Why you should care
Because it’s pizza made with steak, with a barbecue twist.
One of the things I miss most about living in Argentina is the twice or thrice weekly asados (barbecues). But it’s not the huge hunks of heavily salted beef that I hanker after the most. Instead, it’s the memory of a wacky pizza made by my good friend Mario Edgardo Navarro that really gets me salivating. The toppings are classic: mozzarella, fresh tomatoes, oregano. The base, not so much.
This pizza has a beefy bottom. Matambre, a contraction of the words mata hambre (meaning “hunger killer”), is a long, thin cut of beef that extends from the bottom of the cow’s rib cage along the side of the stomach. American butchers will think you’re describing a flank steak, but matambre is a fattier cut, which crispens up nicely on the fire. Add some pizza toppings and you have a mouthful of cheesy, fatty goodness that could kill even the meanest hunger.
If you’re imagining a variation of a regular pizza, you’re on the wrong track.
It’s not the kind of thing you can eat much of — probably a good thing considering the amount of cholesterol in a single bite — but it sure is tasty. If you’re imagining a variation of a regular pizza, you’re on the wrong track. Matambre a la pizza is all about that base (no treble), and the toppings need to be kept simple to allow the succulent salty, goodness of the meat to shine through.
A good matambre a la pizza requires time and attention. Mario needed a 1,000-word email and an hour-long Skype call to explain the process, but here is the short version: “Buy yourself a matambre that weighs less than 2 kilograms,” he says, and leave it to soak in a mixture of water, lemon juice and herbs for several hours.
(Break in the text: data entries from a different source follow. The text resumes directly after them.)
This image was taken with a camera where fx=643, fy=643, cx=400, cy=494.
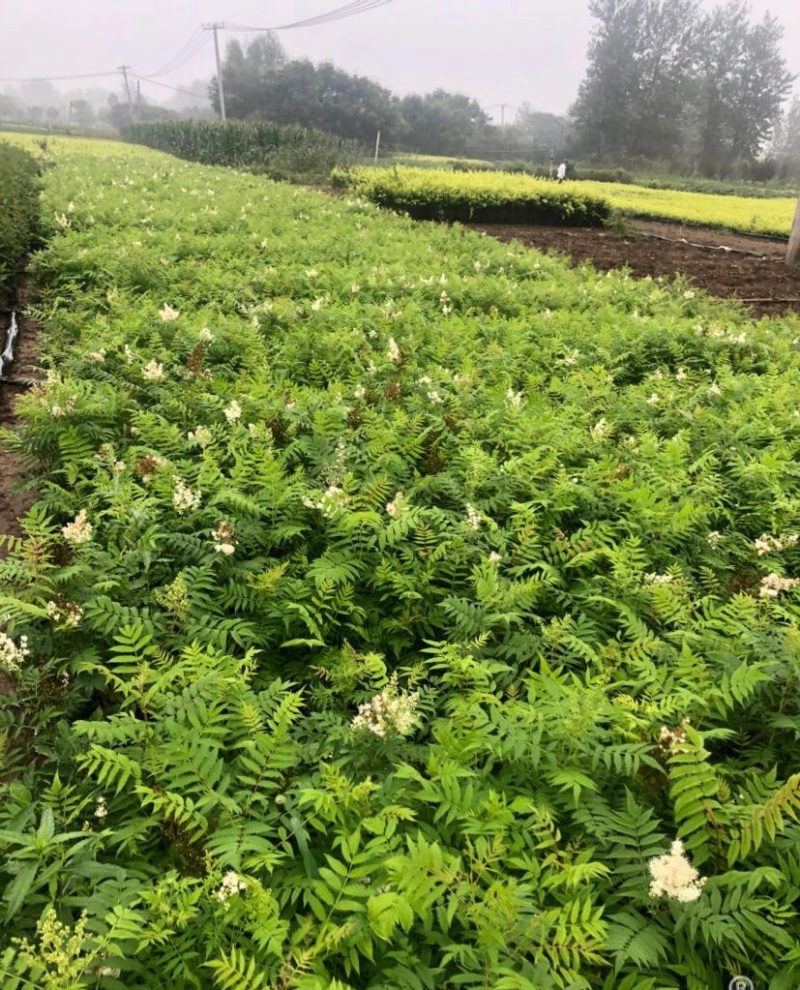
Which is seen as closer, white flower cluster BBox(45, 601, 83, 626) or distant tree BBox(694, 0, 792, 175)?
white flower cluster BBox(45, 601, 83, 626)

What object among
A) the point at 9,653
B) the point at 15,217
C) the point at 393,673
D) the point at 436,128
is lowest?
the point at 393,673

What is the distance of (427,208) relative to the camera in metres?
18.9

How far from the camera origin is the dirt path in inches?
151

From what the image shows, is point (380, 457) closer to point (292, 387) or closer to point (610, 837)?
point (292, 387)

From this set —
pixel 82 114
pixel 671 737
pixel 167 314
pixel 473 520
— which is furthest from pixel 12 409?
pixel 82 114

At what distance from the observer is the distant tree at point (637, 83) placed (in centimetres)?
6284

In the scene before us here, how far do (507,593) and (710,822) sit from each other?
1078 millimetres

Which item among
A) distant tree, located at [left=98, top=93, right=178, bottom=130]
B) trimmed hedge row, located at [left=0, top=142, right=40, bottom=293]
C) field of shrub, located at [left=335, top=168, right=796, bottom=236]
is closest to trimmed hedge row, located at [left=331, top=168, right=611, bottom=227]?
field of shrub, located at [left=335, top=168, right=796, bottom=236]

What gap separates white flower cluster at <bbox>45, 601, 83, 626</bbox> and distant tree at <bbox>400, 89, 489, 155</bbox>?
68.2 meters

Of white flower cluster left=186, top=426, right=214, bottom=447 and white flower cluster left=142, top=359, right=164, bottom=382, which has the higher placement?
white flower cluster left=142, top=359, right=164, bottom=382

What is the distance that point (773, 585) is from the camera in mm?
2791

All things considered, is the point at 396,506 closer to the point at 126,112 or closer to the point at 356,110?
the point at 356,110

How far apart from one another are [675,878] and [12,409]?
5774mm

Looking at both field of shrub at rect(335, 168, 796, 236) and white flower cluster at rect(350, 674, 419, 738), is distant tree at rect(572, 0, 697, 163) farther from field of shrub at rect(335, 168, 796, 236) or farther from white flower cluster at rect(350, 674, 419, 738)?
white flower cluster at rect(350, 674, 419, 738)
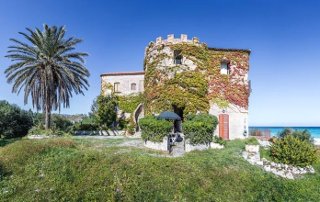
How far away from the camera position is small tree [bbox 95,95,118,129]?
30.7 meters

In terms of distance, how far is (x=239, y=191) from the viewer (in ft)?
38.3

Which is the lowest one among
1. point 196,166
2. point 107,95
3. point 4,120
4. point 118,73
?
point 196,166

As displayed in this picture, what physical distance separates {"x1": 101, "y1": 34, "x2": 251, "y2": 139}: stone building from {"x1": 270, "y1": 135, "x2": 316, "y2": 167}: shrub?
23.7ft

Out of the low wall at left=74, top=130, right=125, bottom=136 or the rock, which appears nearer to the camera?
the rock

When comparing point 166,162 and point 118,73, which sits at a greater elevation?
point 118,73

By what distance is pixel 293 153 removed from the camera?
1641cm

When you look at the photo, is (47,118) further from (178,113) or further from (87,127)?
(178,113)

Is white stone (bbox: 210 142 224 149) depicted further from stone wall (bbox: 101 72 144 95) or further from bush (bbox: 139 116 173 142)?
stone wall (bbox: 101 72 144 95)

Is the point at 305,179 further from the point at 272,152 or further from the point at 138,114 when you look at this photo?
the point at 138,114

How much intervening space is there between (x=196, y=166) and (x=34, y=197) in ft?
24.9

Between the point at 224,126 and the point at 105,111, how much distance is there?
558 inches

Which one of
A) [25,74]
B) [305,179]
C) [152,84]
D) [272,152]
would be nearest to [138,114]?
[152,84]

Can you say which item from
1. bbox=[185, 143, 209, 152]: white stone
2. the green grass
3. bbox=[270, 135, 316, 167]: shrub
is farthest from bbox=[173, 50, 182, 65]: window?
the green grass

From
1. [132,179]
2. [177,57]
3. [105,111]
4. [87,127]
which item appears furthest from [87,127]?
[132,179]
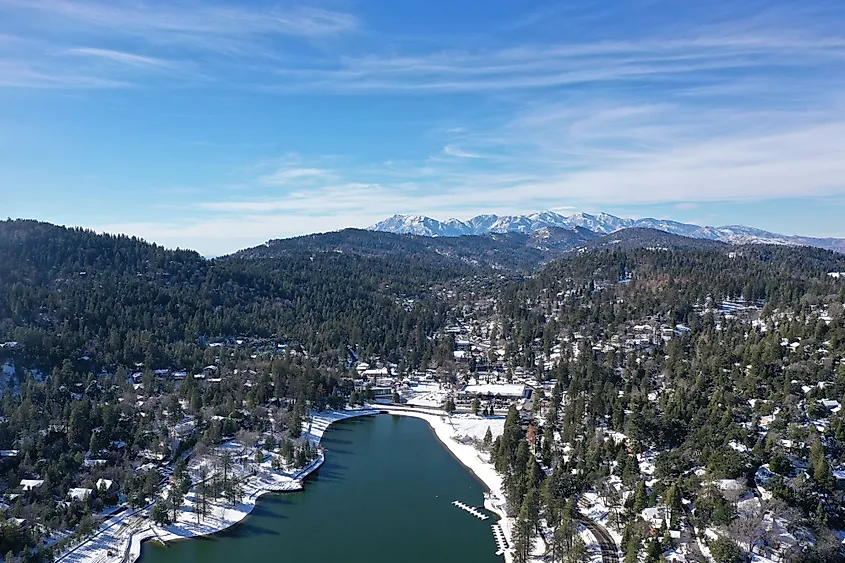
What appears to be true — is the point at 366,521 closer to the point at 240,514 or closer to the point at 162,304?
the point at 240,514

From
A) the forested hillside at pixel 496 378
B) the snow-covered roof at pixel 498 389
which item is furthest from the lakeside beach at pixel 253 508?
the snow-covered roof at pixel 498 389

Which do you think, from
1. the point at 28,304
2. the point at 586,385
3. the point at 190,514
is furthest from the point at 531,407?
A: the point at 28,304

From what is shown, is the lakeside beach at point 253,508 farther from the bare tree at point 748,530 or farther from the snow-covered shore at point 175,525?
the bare tree at point 748,530

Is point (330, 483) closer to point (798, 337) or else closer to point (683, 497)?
point (683, 497)

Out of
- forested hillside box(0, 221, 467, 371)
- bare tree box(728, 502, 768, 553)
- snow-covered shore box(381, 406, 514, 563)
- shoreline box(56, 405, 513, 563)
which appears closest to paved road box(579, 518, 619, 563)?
snow-covered shore box(381, 406, 514, 563)

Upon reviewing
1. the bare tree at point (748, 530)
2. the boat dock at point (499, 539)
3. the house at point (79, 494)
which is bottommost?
the boat dock at point (499, 539)

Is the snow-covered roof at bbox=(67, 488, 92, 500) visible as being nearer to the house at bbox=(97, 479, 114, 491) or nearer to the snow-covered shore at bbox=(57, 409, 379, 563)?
the house at bbox=(97, 479, 114, 491)
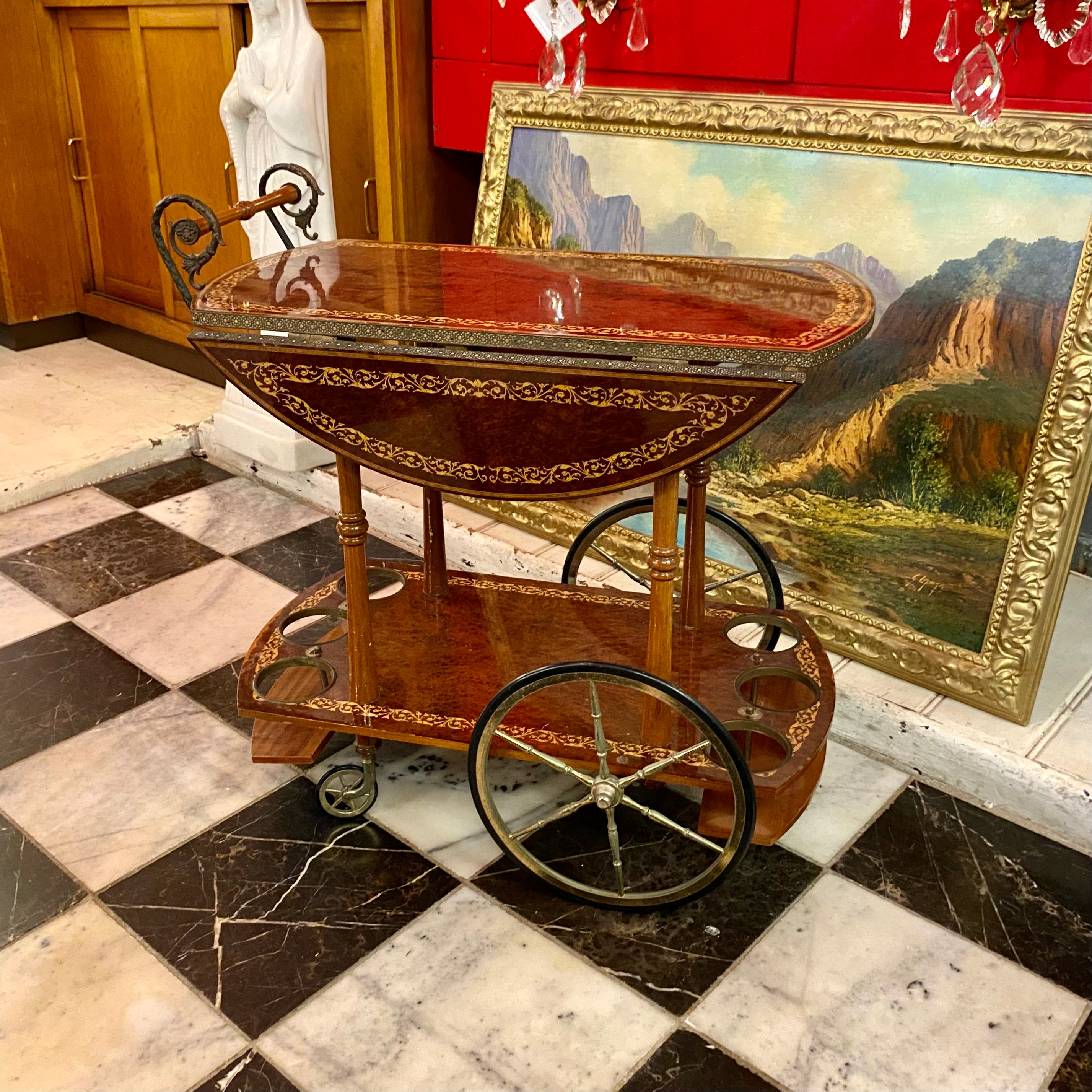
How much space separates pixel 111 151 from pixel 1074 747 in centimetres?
409

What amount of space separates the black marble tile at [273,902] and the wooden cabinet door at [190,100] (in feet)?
8.04

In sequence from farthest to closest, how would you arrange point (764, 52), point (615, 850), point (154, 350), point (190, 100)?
point (154, 350), point (190, 100), point (764, 52), point (615, 850)

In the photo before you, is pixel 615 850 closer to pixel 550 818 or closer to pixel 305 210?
pixel 550 818

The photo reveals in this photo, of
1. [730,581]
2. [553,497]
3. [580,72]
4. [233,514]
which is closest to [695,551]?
[730,581]

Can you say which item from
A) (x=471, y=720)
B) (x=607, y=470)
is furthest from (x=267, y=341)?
(x=471, y=720)

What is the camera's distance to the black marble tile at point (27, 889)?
1.87 m

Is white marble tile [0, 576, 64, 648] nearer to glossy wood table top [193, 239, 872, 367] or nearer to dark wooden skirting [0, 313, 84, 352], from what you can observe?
glossy wood table top [193, 239, 872, 367]

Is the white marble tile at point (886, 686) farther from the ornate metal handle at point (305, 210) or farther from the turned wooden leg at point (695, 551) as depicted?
the ornate metal handle at point (305, 210)

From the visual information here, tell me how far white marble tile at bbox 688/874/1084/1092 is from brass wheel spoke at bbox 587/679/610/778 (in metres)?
0.38

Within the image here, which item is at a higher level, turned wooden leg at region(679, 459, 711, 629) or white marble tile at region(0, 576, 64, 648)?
turned wooden leg at region(679, 459, 711, 629)

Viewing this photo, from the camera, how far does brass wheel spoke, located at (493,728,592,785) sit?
1.87m

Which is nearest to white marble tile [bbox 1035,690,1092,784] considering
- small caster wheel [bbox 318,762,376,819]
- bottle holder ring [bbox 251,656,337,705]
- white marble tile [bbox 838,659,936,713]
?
white marble tile [bbox 838,659,936,713]

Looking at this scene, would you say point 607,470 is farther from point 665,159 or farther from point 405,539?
point 405,539

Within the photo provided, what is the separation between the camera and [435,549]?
7.72 feet
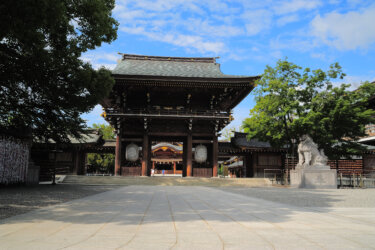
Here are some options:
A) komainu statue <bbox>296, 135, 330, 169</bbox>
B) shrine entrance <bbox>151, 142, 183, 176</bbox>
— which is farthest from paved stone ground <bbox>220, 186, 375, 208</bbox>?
shrine entrance <bbox>151, 142, 183, 176</bbox>

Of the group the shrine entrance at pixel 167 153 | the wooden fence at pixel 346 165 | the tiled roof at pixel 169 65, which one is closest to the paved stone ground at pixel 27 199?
the tiled roof at pixel 169 65

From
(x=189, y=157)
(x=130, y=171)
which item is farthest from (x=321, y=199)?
(x=130, y=171)

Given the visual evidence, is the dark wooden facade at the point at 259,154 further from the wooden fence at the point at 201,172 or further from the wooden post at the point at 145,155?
the wooden post at the point at 145,155

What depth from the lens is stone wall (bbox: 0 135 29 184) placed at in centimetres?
1147

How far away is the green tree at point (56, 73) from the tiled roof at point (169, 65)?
1236 cm

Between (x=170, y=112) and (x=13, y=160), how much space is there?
1062cm

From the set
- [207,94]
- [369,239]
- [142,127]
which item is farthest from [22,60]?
[207,94]

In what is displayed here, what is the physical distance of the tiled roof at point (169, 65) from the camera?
904 inches

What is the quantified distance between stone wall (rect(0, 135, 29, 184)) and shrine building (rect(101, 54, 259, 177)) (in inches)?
275

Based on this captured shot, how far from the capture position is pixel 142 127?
20516 millimetres

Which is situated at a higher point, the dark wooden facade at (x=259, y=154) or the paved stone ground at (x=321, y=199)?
the dark wooden facade at (x=259, y=154)

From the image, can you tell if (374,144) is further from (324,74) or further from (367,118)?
(324,74)

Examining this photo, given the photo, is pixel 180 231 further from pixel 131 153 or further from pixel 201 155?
pixel 131 153

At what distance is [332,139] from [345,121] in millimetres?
1472
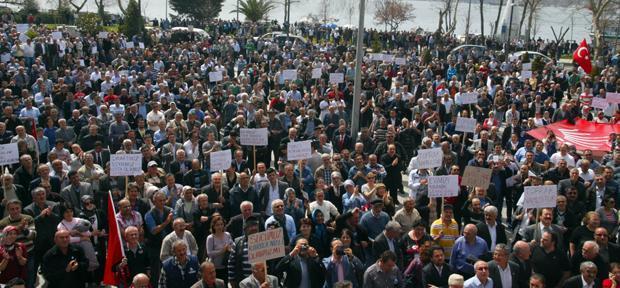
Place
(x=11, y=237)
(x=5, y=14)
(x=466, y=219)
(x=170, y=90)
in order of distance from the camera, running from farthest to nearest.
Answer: (x=5, y=14)
(x=170, y=90)
(x=466, y=219)
(x=11, y=237)

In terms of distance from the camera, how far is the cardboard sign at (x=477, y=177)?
35.8 feet

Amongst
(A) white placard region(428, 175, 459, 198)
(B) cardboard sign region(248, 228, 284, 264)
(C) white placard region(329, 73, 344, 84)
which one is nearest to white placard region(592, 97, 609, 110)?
(C) white placard region(329, 73, 344, 84)

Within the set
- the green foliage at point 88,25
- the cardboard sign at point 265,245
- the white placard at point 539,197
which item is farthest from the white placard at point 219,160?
the green foliage at point 88,25

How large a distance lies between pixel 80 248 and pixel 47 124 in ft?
21.2

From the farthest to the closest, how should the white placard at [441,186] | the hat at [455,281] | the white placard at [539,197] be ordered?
the white placard at [441,186] → the white placard at [539,197] → the hat at [455,281]

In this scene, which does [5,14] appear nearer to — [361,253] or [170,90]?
[170,90]

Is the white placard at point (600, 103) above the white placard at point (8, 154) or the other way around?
above

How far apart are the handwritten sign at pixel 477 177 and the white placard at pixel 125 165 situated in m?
4.85

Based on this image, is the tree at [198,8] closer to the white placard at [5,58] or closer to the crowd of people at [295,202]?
the white placard at [5,58]

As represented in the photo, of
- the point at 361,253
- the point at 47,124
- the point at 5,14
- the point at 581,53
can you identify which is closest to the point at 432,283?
the point at 361,253

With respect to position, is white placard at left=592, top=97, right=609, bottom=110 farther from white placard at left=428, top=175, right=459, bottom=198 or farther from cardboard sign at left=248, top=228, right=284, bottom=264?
cardboard sign at left=248, top=228, right=284, bottom=264

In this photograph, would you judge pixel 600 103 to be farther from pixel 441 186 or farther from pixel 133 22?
pixel 133 22

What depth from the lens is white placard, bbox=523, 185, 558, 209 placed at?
987cm

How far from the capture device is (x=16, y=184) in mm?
11023
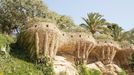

Cook it, fat side down, over a sparse smattering of coals before flipping it over. Remove from the grill and add toppings of your choice (Mario prefers Roquefort over mozzarella) to the fatty side. Finally, place a large lid or pizza tray over the entire thing and pop a few coals on top. Within five minutes the cheese should be melted, and the pizza is ready to serve.
Asados are usually big, jovial affairs, and matambre, being an expensive cut, is often served just after the main course when guests’ appetites have sagged somewhat. It’s nearly always washed down with wine — preferably a big, bold Mendoza Malbec — and served with white bread rolls and a simple salad of lettuce, tomatoes and olive oil. “Sometimes, when it’s just my wife and I,” confides Mario, “we eat a whole matambre by ourselves.”
Matambre, which is popular in Uruguay, Chile and even Mexico, can also be served on its own (delicious), baked in a mixture of milk and eggs (a bit weird) or relleno (tightly rolled around a filling of vegetables, hard-boiled eggs and herbs, also delicious). But it’s the memory of matambre a la pizza that I can’t shake. While matambre has been a gaucho favorite since the 1700s, the addition of pizza toppings seems to have come at the turn of the last century when a wave of Italian immigrants flooded the country and, missing the flavors of la patria, made it their own.
If you don’t have your own Mario to cook for you, fret not. He says the dish is served in “any restaurant that has a fire burning all the time.” In other words, you should be able to find it at any parrilla — traditional steakhouses found throughout the country that range from cheap and cheerful to starched-napkin fancy. I asked him for specific recommendations but he said he’s never ordered it out. Of course he hasn’t.